# WHAT THIS TASK INVOLVES:
Transcribe exactly the stretch from "Barbera’s guidance requires" through "associated with release." in the text on Maryland juvenile detainees.

PROVIDED TEXT Block Start

Maryland judges should carefully consider whether juvenile detainees should remain in state custody, according to an order released from Court of Appeals Chief Judge Mary Ellen Barbera on Monday.
The judge’s order comes after a petition from the Office of the Public Defender, which sought widespread release of juvenile detainees during the COVID-19 pandemic.
Lower-court judges in Maryland are encouraged to work with attorneys and advocates to identify detained juveniles for potential release and “to limit detention or commitment, unless necessary to protect the safety of that juvenile respondent or the safety of others,” according to the order released late Monday.
Barbera’s guidance requires judges in juvenile justice cases to take several factors into consideration, including:
- whether detention poses serious health risks to the child or staff;
- whether the juvenile was committed to a facility for a treatment or education program that has now been suspended; and
- whether there is a viable alternative plan, such as community supervision, to reduce any risks associated with release.

PROVIDED TEXT Block End
DATASET CONTENT Block Start

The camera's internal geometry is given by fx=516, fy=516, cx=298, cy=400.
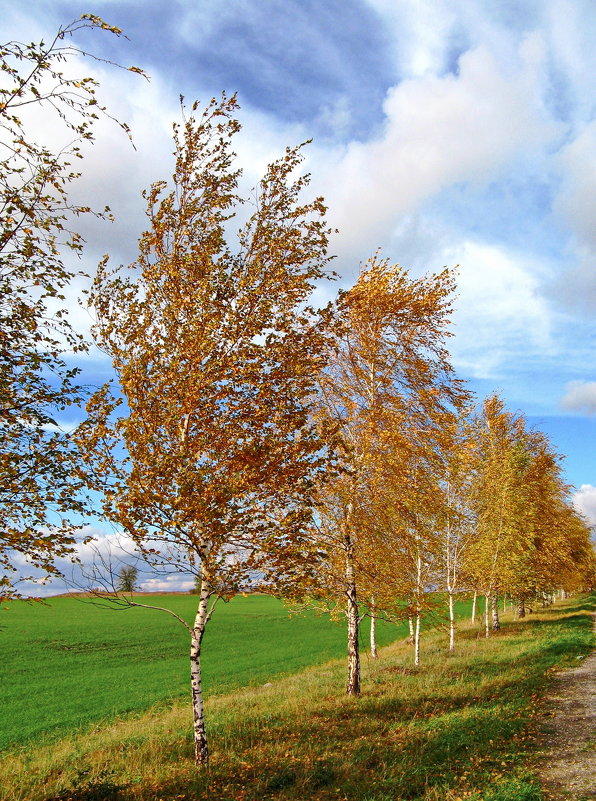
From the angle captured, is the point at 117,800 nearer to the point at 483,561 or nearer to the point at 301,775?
the point at 301,775

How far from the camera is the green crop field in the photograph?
2109cm

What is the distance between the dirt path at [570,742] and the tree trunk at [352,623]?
5.26 m

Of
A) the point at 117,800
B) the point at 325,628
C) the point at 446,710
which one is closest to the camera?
the point at 117,800

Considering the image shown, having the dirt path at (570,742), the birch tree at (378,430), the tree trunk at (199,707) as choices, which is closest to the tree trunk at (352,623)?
the birch tree at (378,430)

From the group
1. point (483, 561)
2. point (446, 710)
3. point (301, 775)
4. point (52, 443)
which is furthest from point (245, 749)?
point (483, 561)

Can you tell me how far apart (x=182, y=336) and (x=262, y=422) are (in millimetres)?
2449

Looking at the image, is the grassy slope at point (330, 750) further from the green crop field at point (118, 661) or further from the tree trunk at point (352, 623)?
the green crop field at point (118, 661)

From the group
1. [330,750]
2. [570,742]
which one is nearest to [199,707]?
[330,750]

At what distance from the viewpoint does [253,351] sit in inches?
412

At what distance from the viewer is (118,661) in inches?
1302

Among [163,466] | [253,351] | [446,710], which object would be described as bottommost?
[446,710]

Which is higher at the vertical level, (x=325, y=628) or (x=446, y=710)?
(x=446, y=710)

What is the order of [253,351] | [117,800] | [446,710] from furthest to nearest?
[446,710], [253,351], [117,800]

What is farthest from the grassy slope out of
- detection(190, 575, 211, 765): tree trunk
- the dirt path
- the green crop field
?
the green crop field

DATASET CONTENT Block End

# SOLUTION FOR THIS EXERCISE:
Barbera’s guidance requires judges in juvenile justice cases to take several factors into consideration, including:
- whether detention poses serious health risks to the child or staff;
- whether the juvenile was committed to a facility for a treatment or education program that has now been suspended; and
- whether there is a viable alternative plan, such as community supervision, to reduce any risks associated with release.